▶ _Exercise data_

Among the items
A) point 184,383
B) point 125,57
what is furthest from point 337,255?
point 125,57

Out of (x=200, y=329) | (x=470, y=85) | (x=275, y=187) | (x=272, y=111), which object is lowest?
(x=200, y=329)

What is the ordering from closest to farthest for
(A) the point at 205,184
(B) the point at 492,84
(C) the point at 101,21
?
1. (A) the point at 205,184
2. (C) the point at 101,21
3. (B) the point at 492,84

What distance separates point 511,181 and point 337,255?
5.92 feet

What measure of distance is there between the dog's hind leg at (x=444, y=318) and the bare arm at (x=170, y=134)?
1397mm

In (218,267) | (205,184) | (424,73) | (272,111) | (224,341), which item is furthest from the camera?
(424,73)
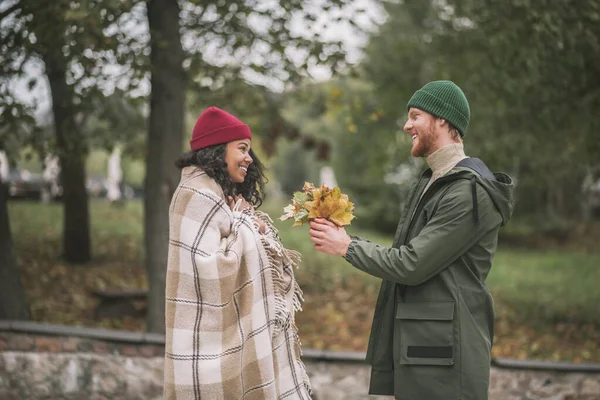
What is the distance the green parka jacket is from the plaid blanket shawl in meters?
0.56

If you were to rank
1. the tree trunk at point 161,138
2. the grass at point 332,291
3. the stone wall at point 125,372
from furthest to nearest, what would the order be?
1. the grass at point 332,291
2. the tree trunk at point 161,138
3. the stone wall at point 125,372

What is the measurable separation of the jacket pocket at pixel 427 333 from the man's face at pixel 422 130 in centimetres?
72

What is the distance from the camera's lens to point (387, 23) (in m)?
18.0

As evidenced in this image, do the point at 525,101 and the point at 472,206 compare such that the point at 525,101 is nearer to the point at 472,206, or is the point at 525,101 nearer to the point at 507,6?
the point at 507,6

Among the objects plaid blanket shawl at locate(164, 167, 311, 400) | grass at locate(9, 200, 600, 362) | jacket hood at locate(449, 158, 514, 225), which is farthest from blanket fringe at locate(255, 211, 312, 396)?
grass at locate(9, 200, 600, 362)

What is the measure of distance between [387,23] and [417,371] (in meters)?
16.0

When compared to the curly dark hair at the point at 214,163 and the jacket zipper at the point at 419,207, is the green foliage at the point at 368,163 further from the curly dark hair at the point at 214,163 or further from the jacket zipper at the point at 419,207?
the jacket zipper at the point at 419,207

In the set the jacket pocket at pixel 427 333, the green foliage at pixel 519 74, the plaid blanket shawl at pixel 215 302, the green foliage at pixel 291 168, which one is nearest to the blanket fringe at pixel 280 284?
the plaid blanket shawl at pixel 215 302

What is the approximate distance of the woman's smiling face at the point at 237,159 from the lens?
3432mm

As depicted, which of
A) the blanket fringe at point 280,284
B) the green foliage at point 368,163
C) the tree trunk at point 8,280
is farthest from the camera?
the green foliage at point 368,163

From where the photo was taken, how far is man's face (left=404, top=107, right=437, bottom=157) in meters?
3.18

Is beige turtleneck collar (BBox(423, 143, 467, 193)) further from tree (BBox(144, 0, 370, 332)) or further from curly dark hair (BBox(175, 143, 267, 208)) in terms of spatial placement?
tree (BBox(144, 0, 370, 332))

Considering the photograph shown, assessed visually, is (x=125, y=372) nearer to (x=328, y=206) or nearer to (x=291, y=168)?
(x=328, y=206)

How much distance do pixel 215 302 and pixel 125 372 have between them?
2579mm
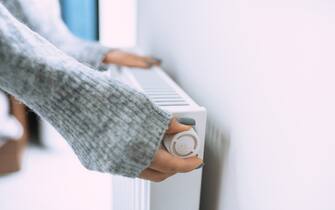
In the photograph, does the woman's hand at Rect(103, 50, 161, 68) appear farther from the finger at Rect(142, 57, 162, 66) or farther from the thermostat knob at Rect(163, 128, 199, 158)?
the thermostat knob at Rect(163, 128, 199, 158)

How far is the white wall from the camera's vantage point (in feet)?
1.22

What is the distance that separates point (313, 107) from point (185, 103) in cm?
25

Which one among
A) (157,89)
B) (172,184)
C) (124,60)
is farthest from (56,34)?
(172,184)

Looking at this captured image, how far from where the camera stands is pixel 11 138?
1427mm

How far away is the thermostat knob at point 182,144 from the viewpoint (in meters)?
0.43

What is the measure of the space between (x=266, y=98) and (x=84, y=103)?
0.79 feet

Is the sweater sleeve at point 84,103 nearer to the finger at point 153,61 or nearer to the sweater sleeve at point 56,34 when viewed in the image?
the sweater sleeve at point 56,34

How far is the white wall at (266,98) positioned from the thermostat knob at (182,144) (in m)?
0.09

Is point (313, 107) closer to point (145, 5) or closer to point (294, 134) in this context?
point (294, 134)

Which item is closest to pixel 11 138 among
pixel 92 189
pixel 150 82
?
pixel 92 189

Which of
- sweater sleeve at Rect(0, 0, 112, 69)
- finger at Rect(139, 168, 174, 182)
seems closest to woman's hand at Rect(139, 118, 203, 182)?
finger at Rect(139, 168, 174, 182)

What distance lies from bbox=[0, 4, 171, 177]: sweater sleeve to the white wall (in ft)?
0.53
==
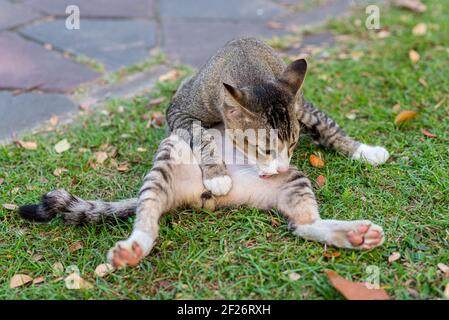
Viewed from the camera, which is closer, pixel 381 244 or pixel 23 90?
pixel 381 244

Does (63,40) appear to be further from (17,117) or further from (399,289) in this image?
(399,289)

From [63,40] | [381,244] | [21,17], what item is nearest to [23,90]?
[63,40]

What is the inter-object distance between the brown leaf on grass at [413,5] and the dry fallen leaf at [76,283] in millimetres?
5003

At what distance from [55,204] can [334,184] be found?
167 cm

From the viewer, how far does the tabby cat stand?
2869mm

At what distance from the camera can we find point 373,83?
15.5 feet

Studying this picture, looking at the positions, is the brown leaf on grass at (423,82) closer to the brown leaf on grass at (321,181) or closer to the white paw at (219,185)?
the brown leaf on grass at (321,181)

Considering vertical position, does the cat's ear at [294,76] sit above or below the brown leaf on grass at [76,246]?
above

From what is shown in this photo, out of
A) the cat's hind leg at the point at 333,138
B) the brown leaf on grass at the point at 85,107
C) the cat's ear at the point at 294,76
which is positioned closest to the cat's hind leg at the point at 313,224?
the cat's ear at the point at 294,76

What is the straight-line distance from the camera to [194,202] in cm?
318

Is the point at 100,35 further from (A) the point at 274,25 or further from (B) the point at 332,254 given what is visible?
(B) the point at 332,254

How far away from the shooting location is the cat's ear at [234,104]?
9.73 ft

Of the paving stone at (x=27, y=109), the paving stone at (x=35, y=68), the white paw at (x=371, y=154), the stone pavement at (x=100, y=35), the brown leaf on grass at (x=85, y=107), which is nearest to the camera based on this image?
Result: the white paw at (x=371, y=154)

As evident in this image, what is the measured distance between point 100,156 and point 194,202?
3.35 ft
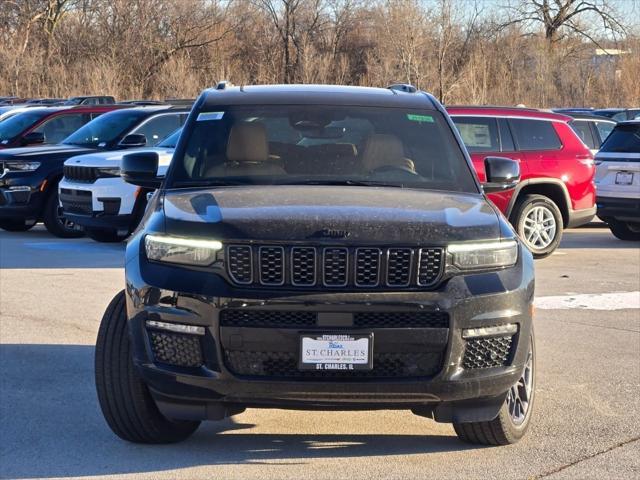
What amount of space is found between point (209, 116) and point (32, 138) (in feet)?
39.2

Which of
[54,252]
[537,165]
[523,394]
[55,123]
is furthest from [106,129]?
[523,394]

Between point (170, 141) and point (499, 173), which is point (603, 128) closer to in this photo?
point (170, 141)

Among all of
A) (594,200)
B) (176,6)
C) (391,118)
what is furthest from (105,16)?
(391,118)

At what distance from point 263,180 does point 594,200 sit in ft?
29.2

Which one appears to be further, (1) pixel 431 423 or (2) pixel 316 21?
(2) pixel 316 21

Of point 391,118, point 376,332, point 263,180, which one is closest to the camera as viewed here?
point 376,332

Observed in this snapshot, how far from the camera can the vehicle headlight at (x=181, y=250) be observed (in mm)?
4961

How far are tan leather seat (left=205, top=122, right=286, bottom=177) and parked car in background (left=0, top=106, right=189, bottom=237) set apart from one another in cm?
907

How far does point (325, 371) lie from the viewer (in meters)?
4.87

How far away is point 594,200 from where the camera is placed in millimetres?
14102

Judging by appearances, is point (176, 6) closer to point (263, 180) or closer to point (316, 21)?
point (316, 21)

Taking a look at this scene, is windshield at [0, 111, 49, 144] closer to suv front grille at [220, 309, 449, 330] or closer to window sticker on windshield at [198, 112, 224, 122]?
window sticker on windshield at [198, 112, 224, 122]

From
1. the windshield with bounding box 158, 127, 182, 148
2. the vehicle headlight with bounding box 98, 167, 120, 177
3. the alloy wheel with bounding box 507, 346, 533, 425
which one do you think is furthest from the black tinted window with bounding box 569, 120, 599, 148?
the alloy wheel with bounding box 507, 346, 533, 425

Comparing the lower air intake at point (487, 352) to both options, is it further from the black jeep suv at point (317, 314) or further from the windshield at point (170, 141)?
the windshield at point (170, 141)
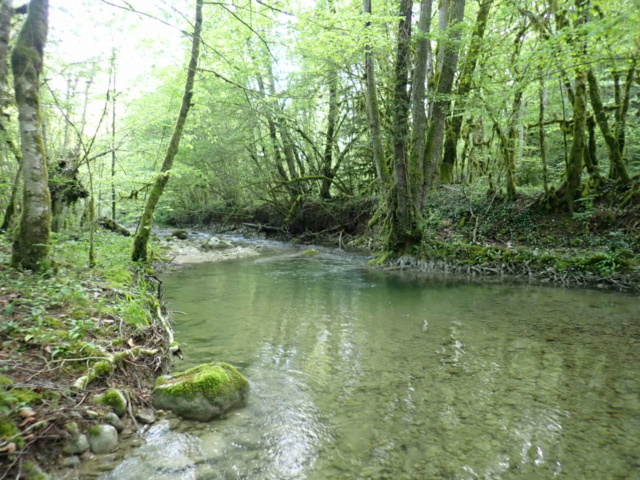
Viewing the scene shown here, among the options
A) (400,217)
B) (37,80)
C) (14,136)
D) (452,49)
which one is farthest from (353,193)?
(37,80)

▶ _Your objective_
Collect every line in the items above that contains the word "feet", and copy each one without changes.

▶ _Final result_
5.92 feet
How far is the white wall from the camera's vantage point (in feet)?
0.79 feet
15.5 feet
What amount of space is found between point (209, 116) and point (32, 138) (in feet)?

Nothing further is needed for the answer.